→ TEXT FOR ANALYSIS:
══════════
Internet & Society: Polese endorses Internet "anarchy"

Kim Polese's definition of the Internet differs from others who have opined on the topic at the Harvard Conference on Internet & Society. Polese, who helped create Java and now heads software startup Marimba, offered this thought: 'The Internet might be defined as the largest experiment in human anarchy.' Unlike other keynote speakers who used the forum to present marketing pitches for their companies, she stuck to the conference topic, focusing on both the Internet and society.

Kim Polese's definition of the Internet differs from others who have opined on the topic at the Harvard Conference on Internet & Society. Polese, who helped create Java and now heads software startup Marimba, offered this thought: "The Internet might be defined as the largest experiment in human anarchy."
══════════
→ SUPPLIED DATA:

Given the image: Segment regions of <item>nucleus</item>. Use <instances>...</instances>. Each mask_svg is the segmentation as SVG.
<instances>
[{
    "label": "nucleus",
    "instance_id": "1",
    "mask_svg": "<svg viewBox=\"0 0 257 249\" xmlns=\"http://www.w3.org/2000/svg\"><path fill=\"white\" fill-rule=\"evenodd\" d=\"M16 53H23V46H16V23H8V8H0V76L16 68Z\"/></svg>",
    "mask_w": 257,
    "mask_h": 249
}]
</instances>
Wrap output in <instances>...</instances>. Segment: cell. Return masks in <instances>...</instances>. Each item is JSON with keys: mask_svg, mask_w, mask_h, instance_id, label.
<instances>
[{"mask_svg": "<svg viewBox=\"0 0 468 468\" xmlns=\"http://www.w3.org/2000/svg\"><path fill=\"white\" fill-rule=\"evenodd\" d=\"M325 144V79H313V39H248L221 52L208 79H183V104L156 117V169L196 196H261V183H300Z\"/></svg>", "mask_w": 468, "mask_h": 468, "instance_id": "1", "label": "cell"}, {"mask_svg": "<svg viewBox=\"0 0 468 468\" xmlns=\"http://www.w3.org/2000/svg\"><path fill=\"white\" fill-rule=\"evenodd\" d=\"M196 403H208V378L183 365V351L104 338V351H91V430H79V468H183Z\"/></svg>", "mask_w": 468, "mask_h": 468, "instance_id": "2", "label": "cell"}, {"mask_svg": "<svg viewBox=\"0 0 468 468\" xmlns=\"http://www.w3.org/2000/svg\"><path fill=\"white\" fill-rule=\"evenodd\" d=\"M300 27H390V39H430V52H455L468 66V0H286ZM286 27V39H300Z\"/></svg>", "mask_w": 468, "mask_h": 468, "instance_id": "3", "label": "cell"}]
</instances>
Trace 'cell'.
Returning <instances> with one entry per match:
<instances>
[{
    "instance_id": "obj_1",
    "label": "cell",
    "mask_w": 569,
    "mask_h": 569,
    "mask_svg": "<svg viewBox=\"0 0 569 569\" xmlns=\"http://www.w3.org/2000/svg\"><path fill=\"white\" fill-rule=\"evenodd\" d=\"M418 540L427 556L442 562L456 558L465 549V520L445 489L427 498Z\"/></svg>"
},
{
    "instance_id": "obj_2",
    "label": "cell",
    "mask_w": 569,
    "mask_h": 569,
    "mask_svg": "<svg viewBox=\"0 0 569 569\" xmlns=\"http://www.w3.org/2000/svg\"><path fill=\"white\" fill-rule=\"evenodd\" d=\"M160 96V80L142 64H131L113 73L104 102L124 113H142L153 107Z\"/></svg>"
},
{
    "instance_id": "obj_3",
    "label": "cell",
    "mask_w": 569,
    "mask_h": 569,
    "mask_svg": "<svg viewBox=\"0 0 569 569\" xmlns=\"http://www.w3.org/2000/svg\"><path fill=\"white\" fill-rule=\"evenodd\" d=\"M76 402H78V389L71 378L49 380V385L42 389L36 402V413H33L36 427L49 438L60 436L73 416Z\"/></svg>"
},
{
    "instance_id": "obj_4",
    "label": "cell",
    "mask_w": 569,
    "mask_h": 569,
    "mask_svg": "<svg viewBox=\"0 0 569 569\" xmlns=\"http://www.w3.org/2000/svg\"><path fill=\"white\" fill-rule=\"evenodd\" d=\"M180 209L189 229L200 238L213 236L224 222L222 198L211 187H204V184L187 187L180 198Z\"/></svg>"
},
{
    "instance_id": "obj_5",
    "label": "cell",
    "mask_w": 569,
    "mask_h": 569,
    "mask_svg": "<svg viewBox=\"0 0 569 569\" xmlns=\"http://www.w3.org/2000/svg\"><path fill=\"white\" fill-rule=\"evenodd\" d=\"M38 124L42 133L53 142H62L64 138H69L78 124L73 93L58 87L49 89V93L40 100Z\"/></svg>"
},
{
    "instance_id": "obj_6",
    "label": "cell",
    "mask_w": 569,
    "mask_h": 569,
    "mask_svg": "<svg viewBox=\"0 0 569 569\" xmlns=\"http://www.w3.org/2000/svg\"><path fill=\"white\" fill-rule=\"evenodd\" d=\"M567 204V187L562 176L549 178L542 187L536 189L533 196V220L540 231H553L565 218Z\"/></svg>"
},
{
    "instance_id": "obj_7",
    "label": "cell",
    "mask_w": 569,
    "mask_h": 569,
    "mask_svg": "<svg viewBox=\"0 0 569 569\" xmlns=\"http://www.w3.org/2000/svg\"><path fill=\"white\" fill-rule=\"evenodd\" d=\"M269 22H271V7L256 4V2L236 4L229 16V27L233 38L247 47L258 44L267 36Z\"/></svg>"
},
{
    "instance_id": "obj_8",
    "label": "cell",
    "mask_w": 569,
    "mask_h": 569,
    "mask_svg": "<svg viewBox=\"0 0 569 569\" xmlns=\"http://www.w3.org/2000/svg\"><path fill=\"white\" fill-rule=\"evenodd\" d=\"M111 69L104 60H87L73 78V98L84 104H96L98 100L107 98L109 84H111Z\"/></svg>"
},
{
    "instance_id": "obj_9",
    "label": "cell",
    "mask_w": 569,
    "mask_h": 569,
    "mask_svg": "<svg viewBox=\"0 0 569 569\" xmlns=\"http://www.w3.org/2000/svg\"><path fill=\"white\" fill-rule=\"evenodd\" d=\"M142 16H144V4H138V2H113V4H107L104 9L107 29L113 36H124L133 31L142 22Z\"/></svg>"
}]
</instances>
══════════
→ INSTRUCTIONS TO FOLLOW:
Quote the passage from the article about Kim Polese above, from "Internet & Society: Polese" to "Internet and society.".

→ RESPONSE:
Internet & Society: Polese endorses Internet "anarchy"

Kim Polese's definition of the Internet differs from others who have opined on the topic at the Harvard Conference on Internet & Society. Polese, who helped create Java and now heads software startup Marimba, offered this thought: 'The Internet might be defined as the largest experiment in human anarchy.' Unlike other keynote speakers who used the forum to present marketing pitches for their companies, she stuck to the conference topic, focusing on both the Internet and society.